[Records from a data collection]
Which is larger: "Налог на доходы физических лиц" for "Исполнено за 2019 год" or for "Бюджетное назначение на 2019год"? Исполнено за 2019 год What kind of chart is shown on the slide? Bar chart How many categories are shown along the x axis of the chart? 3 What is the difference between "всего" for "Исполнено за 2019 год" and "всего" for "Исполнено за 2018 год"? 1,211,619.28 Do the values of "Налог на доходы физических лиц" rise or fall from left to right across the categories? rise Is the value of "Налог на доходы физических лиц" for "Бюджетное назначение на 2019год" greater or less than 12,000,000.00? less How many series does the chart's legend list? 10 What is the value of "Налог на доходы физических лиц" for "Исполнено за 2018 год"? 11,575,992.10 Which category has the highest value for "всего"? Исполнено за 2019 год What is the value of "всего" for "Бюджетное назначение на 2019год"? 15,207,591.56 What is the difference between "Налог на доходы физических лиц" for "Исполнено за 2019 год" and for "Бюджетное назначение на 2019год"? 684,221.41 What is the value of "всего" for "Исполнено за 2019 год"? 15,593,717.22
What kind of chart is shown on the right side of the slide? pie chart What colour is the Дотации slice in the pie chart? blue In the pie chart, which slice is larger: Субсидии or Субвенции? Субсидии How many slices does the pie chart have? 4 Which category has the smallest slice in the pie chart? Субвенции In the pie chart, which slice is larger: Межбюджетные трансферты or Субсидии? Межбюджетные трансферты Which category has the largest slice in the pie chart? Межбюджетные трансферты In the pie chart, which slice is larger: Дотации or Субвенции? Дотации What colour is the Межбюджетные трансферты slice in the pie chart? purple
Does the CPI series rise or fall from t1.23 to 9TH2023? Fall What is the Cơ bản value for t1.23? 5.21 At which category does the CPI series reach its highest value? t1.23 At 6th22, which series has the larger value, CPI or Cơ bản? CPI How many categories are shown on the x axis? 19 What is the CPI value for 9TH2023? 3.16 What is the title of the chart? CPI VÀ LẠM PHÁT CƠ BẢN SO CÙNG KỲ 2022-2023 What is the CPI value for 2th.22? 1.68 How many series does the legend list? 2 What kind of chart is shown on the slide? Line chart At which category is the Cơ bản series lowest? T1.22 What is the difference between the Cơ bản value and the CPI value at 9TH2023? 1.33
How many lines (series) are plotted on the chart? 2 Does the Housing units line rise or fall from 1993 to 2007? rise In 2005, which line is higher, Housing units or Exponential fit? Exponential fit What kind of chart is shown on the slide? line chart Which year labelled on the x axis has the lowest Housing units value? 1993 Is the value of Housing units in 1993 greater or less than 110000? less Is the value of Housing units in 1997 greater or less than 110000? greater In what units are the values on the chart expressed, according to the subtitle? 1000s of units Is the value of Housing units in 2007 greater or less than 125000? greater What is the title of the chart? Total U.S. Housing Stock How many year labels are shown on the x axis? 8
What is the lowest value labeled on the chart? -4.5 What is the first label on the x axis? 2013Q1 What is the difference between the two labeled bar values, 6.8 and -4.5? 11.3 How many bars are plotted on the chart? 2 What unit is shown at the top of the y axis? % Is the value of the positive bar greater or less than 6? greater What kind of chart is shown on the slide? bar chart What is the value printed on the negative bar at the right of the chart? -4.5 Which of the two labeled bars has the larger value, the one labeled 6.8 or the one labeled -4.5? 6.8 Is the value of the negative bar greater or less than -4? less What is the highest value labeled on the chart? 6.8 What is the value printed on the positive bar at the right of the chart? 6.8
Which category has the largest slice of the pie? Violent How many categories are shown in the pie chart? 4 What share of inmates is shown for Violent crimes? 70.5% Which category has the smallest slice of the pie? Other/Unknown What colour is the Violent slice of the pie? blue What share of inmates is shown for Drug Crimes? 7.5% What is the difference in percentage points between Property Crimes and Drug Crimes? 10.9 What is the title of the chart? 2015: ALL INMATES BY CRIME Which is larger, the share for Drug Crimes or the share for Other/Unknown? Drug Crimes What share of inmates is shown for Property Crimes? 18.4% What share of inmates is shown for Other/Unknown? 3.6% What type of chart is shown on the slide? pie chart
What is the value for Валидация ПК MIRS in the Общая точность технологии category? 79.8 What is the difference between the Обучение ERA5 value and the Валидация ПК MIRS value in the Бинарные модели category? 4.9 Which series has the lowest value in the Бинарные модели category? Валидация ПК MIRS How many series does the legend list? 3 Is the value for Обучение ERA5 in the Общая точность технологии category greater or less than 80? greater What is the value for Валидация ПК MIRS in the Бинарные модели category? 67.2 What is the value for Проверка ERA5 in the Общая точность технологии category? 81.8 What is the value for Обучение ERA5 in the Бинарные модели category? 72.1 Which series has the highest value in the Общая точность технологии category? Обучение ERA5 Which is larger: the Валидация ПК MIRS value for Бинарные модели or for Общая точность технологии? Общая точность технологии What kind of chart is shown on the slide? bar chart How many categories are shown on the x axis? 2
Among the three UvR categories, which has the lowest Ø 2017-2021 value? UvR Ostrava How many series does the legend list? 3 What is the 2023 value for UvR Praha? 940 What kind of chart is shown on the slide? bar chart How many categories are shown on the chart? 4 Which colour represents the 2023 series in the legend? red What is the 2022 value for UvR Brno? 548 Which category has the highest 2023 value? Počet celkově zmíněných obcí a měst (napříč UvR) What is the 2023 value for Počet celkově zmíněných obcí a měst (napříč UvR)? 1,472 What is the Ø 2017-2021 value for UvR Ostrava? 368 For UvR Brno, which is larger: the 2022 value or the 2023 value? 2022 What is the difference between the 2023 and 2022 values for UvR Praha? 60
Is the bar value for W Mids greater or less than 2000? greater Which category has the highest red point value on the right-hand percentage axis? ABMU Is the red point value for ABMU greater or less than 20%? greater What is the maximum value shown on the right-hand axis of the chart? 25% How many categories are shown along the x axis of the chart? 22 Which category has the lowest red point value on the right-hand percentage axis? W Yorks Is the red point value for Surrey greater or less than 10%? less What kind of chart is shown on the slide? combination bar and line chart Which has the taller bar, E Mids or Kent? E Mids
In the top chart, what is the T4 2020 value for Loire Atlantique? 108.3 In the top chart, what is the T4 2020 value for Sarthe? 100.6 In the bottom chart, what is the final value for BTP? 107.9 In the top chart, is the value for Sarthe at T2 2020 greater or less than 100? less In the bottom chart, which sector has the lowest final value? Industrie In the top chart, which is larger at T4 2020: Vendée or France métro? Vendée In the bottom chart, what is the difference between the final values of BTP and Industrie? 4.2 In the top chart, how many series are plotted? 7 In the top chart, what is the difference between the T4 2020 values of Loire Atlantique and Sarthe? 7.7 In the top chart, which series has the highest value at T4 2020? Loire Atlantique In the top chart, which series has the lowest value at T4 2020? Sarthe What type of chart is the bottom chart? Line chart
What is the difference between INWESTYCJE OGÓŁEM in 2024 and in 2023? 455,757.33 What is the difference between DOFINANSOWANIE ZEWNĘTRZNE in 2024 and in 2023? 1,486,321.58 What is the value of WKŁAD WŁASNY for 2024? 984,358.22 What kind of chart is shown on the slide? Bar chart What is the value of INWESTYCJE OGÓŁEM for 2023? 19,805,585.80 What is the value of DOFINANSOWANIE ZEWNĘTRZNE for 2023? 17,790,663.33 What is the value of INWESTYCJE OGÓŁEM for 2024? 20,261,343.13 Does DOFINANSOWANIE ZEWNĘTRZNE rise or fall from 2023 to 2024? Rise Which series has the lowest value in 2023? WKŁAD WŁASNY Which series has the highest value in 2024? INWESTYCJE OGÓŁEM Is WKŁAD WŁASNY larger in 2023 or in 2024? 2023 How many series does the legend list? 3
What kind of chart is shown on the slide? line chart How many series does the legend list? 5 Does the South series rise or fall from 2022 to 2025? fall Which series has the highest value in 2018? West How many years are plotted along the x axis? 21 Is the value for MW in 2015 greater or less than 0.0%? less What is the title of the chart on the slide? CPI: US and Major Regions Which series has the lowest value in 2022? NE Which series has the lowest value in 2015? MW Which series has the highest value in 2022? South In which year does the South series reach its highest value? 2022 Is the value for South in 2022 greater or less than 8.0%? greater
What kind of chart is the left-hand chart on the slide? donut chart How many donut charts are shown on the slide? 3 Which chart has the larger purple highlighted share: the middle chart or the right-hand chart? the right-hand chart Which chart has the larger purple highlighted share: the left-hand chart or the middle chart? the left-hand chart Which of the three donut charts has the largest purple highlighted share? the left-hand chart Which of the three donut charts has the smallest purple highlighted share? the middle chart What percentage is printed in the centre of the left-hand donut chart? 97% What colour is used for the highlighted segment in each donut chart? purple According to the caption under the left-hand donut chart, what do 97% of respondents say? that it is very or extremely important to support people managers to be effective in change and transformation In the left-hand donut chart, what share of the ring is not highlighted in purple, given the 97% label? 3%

● **Task goal**: Can you change "categories" to "groups" in the lines from the start of the records through the line containing "What kind of chart is shown on the right", leaving everything else as is?

● **Finished exercise**:
Which is larger: "Налог на доходы физических лиц" for "Исполнено за 2019 год" or for "Бюджетное назначение на 2019год"? Исполнено за 2019 год What kind of chart is shown on the slide? Bar chart How many groups are shown along the x axis of the chart? 3 What is the difference between "всего" for "Исполнено за 2019 год" and "всего" for "Исполнено за 2018 год"? 1,211,619.28 Do the values of "Налог на доходы физических лиц" rise or fall from left to right across the groups? rise Is the value of "Налог на доходы физических лиц" for "Бюджетное назначение на 2019год" greater or less than 12,000,000.00? less How many series does the chart's legend list? 10 What is the value of "Налог на доходы физических лиц" for "Исполнено за 2018 год"? 11,575,992.10 Which category has the highest value for "всего"? Исполнено за 2019 год What is the value of "всего" for "Бюджетное назначение на 2019год"? 15,207,591.56 What is the difference between "Налог на доходы физических лиц" for "Исполнено за 2019 год" and for "Бюджетное назначение на 2019год"? 684,221.41 What is the value of "всего" for "Исполнено за 2019 год"? 15,593,717.22
What kind of chart is shown on the right side of the slide? pie chart What colour is the Дотации slice in the pie chart? blue In the pie chart, which slice is larger: Субсидии or Субвенции? Субсидии How many slices does the pie chart have? 4 Which category has the smallest slice in the pie chart? Субвенции In the pie chart, which slice is larger: Межбюджетные трансферты or Субсидии? Межбюджетные трансферты Which category has the largest slice in the pie chart? Межбюджетные трансферты In the pie chart, which slice is larger: Дотации or Субвенции? Дотации What colour is the Межбюджетные трансферты slice in the pie chart? purple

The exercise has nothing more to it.